In a ruling unsealed Nov. 27, Judge Francis M. Allegra ruled that the Navy had given adequate consideration to—and explanation for—its decision to reject Lyon Shipyard Inc.'s bid.

In July, the Government Accountability Office also denied Lyon's protest.

6 Bids, 5 Awards

The Navy's June 2011 solicitation was for repairs, upgrades, and other boatyard services for noncommissioned Navy boats.

Lyon Shipyard
Lyon Shipyard Inc.

Although rating Lyon Shipyard as very good, the Navy said that no circumstances justified its paying "considerably more" for the company's services.

The work was divided into two lots, with multiple indefinite delivery/indefinite quantity (ID/IQ) contracts to five awardees, who would then compete for firm, fixed-price task orders.

The bids were evaluated on a variety of factors, including past performance, price and technical expertise. The Navy's Independent Government Estimate (IGE) priced the contract at $101,780,712.59.

Two bidders withdrew, and the final six bids were:

  • East Coast Repair & Fabrication ($80,269,356.44);
  • Alliance Technical Services ($89,074,484.86);
  • Davis Boat Works ($89,061,384.24);
  • Colonna's Shipyard ($103,384,711.08);
  • Marine Hydraulics International ($107,005,537.34); and
  • Lyon Shipyard ($117,217.915.40).

All of the bidders received a "very good" technical and past performance rating, except Alliance Technical, which received "satisfactory" ratings.

Most of the bidders, including Lyon, were incumbents on the previous boatyard support contract.

'Difficult to Justify'

The Navy informed Lyon and Marine Hydraulics that their bids were "considerably higher" than the government estimate and "would be more difficult to justify as reasonable."

The Navy said it would continue to consider the bids but requested that Lyon "carefully review [its] pricing" and noted that "98%" of the boats would be located in Norfolk, where Lyon is located.

Navy bids

The Navy told Lyon that its price was "considerably higher" than other bidders and urged it to review the proposal, but the agency did not revisit the price during later discussions, and Lyon made no adjustment.

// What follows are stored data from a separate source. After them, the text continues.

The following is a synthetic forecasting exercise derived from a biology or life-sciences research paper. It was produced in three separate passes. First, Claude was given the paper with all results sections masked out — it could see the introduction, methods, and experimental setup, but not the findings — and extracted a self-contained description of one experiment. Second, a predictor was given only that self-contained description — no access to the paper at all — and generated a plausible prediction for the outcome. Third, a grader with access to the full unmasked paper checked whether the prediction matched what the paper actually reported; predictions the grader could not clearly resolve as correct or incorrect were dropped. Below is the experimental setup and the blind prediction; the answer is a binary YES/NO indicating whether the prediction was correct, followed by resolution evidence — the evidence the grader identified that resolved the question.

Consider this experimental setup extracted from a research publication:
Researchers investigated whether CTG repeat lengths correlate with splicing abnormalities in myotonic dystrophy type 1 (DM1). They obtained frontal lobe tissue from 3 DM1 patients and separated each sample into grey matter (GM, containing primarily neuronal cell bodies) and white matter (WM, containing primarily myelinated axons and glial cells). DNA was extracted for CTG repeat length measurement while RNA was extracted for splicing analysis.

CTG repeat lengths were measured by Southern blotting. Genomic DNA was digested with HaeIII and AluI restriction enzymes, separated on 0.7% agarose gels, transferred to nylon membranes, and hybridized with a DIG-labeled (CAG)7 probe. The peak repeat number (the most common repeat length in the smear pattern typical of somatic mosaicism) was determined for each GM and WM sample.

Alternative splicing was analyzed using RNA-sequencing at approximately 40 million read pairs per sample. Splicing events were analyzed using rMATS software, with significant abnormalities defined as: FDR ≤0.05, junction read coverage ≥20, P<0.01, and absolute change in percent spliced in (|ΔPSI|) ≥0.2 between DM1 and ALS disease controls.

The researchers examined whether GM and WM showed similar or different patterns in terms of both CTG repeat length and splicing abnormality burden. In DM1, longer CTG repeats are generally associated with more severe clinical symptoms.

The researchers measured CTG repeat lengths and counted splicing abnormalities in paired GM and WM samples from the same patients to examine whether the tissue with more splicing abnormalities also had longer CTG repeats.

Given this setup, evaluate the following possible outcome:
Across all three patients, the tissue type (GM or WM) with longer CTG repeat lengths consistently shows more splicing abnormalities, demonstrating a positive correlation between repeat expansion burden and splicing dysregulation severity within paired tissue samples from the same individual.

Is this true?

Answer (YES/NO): YES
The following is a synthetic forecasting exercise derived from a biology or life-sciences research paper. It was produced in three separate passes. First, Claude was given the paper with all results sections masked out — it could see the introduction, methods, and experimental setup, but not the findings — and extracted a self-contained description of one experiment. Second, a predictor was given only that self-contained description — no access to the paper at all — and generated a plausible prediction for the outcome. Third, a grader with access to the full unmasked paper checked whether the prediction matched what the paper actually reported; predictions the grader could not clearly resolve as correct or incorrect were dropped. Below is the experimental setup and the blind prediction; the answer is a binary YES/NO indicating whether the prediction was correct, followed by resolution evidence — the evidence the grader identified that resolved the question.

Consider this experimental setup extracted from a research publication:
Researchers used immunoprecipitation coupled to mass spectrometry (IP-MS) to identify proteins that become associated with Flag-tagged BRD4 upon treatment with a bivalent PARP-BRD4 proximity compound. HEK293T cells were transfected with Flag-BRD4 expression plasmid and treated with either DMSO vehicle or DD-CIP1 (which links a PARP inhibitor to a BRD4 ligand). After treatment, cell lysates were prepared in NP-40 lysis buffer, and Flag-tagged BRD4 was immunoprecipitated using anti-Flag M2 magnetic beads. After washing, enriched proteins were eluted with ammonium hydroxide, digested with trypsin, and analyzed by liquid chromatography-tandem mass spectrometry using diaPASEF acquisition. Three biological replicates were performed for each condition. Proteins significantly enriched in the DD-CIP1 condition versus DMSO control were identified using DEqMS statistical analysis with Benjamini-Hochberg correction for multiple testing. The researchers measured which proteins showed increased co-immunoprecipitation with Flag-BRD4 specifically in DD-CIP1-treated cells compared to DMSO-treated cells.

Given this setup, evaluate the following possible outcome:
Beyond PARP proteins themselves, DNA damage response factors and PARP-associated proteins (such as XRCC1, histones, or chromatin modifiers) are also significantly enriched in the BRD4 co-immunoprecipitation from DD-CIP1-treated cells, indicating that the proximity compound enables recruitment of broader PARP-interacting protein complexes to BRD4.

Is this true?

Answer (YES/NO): YES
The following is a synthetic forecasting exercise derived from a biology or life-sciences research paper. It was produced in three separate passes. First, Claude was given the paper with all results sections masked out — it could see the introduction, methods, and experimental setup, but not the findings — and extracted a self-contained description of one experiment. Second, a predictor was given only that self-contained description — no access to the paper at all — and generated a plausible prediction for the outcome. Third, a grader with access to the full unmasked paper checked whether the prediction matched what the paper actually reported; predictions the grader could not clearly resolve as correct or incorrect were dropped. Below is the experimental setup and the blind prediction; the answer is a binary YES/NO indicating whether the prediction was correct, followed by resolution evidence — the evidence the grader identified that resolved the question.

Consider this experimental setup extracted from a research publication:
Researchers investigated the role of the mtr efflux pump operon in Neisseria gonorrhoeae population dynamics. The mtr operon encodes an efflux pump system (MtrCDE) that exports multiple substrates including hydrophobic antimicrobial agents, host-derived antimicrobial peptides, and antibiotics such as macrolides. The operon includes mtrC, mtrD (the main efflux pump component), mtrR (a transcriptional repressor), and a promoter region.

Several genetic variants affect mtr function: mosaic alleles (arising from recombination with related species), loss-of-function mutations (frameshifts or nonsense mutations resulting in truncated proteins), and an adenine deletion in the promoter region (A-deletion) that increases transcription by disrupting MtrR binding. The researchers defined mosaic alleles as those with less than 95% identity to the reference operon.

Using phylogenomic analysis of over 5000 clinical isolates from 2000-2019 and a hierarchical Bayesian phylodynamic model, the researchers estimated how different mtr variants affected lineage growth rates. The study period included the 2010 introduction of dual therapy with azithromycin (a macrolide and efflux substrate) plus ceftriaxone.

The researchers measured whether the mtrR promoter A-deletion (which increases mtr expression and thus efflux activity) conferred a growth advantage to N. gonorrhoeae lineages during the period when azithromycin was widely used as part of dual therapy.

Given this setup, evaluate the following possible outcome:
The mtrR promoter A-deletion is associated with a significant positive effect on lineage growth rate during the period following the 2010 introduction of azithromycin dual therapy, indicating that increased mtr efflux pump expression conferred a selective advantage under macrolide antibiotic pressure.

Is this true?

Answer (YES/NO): NO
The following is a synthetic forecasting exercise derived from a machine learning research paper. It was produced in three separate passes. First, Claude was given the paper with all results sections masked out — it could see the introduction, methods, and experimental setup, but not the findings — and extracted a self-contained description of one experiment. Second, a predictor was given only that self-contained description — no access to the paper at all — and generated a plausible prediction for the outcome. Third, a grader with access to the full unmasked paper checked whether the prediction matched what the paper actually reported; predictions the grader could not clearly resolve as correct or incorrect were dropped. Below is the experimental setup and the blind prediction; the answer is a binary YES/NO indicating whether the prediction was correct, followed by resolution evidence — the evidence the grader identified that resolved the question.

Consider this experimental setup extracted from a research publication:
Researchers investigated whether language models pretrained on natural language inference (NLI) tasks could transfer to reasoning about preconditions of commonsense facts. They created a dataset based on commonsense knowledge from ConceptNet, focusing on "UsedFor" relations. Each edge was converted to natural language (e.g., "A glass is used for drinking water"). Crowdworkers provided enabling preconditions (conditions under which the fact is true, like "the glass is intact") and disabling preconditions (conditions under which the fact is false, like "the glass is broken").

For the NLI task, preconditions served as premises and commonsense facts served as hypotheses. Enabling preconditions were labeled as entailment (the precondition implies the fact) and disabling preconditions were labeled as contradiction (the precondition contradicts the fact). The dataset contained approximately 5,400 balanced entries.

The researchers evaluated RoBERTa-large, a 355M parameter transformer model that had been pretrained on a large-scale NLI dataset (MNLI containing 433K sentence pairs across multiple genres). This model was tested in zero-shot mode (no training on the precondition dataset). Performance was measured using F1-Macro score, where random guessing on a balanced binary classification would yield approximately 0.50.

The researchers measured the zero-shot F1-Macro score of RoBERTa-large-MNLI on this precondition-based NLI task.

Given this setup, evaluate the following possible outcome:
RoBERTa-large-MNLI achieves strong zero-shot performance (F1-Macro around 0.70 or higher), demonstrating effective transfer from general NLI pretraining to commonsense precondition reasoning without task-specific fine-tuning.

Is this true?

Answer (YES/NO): NO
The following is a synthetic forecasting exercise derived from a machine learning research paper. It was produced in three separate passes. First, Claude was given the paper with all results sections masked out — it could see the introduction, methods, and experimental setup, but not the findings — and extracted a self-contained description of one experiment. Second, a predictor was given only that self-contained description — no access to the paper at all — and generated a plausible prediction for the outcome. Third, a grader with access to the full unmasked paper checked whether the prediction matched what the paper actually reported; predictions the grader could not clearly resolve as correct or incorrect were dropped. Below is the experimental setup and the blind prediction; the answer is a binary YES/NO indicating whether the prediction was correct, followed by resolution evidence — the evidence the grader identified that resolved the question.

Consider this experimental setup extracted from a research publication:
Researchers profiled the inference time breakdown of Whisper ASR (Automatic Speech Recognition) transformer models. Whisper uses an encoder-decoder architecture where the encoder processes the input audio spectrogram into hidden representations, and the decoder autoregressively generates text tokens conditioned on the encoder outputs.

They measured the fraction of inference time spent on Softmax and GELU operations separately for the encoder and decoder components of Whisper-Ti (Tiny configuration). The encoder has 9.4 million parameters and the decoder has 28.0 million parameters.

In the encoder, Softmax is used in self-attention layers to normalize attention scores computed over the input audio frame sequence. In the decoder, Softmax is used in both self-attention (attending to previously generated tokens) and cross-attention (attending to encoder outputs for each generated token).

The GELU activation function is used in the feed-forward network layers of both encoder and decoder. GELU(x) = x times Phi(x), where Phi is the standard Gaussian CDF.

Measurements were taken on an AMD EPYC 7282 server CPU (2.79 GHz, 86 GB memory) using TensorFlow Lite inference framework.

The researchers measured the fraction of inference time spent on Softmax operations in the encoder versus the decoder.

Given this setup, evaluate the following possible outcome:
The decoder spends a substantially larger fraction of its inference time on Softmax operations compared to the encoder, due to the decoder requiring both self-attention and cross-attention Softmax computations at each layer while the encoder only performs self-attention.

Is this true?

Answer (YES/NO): NO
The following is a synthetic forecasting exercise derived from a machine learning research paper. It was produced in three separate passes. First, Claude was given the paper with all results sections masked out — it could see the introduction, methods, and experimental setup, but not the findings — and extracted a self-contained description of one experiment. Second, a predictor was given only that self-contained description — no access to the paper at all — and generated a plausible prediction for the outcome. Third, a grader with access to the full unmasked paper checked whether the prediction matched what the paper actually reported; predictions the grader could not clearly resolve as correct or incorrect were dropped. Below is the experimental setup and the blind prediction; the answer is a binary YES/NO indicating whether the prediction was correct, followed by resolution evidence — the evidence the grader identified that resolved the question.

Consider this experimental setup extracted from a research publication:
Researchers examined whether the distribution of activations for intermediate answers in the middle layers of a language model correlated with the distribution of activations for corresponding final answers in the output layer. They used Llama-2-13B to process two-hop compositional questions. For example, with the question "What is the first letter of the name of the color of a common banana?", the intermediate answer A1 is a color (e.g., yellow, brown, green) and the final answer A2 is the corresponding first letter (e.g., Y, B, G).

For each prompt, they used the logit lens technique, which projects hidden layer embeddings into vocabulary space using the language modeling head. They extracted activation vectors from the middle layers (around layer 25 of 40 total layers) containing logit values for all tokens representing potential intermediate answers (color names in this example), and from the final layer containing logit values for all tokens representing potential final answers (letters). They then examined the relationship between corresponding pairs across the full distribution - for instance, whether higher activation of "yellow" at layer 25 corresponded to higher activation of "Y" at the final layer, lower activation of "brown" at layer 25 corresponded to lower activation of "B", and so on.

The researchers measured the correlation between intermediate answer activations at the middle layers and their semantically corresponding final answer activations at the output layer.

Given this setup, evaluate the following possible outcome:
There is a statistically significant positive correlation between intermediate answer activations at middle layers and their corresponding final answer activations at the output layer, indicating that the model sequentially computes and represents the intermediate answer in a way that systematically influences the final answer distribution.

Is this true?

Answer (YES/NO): YES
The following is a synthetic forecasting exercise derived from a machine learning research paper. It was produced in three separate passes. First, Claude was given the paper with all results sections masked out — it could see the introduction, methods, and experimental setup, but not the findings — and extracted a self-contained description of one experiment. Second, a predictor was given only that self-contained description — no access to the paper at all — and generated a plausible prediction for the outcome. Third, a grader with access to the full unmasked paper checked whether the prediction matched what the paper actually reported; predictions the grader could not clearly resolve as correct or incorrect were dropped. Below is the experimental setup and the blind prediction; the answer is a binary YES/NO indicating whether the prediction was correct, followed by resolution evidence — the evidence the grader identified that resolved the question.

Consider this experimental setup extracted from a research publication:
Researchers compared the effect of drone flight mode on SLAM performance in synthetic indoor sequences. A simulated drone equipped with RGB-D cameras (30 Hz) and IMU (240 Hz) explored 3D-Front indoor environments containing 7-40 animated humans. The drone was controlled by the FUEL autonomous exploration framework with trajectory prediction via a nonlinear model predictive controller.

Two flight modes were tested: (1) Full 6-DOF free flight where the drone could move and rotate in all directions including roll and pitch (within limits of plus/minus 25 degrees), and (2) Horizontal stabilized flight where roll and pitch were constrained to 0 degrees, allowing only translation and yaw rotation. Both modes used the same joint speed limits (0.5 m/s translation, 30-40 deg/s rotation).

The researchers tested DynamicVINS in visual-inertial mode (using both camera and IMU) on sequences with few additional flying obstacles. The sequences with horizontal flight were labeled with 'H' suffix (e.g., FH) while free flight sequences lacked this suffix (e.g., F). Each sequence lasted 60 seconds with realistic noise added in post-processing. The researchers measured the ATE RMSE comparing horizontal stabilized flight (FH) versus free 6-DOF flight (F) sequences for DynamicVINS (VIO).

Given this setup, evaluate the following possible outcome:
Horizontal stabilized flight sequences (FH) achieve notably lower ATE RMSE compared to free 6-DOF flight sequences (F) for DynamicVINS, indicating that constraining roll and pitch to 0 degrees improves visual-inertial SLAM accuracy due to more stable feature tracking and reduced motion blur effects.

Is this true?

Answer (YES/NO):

In June 2012, court documents show, Lyon responded in part:

"Lyon Shipyard's price proposal was constructed utilizing over twenty (20) years of past experience repairing these very same small boats, including the last ten (10) years as an incumbent small boat IDIQ contractor. We are very familiar [sic] all of the vessels and their systems that are included in Lot II of this solicitation."

The response said Lyon had taken all of the Navy's points into account and added: "Should we deem it necessary to make any changes to our pricing, we will do so when requested for final offers."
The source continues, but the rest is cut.